Source material =

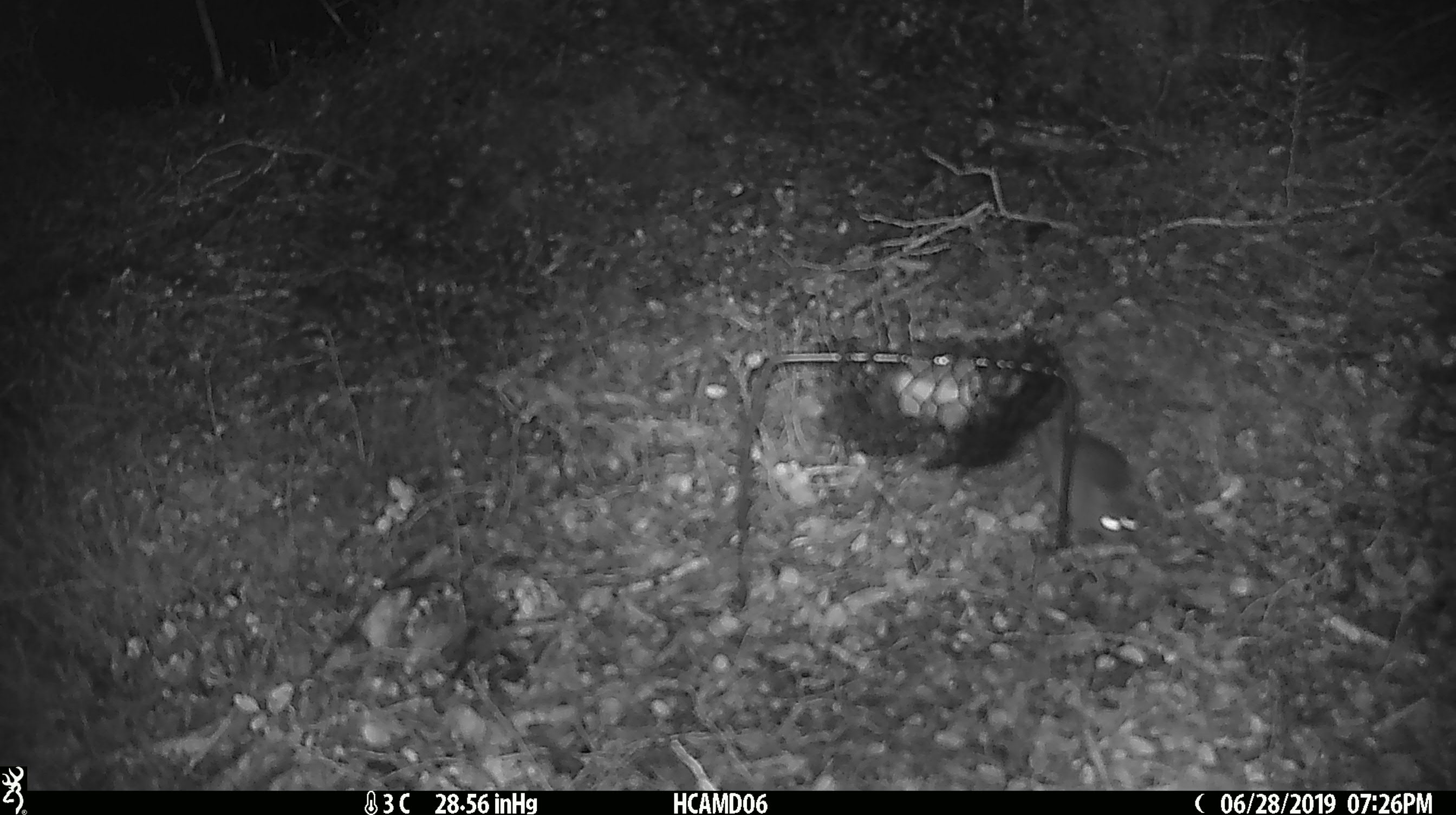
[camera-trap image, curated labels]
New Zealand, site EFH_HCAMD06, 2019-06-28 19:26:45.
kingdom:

Prompt =
Write out the whole listing exactly. Do not include the pictures.

Task output =
[camera-trap image, curated labels]
New Zealand, site EFH_HCAMD06, 2019-06-28 19:26:45.
kingdom:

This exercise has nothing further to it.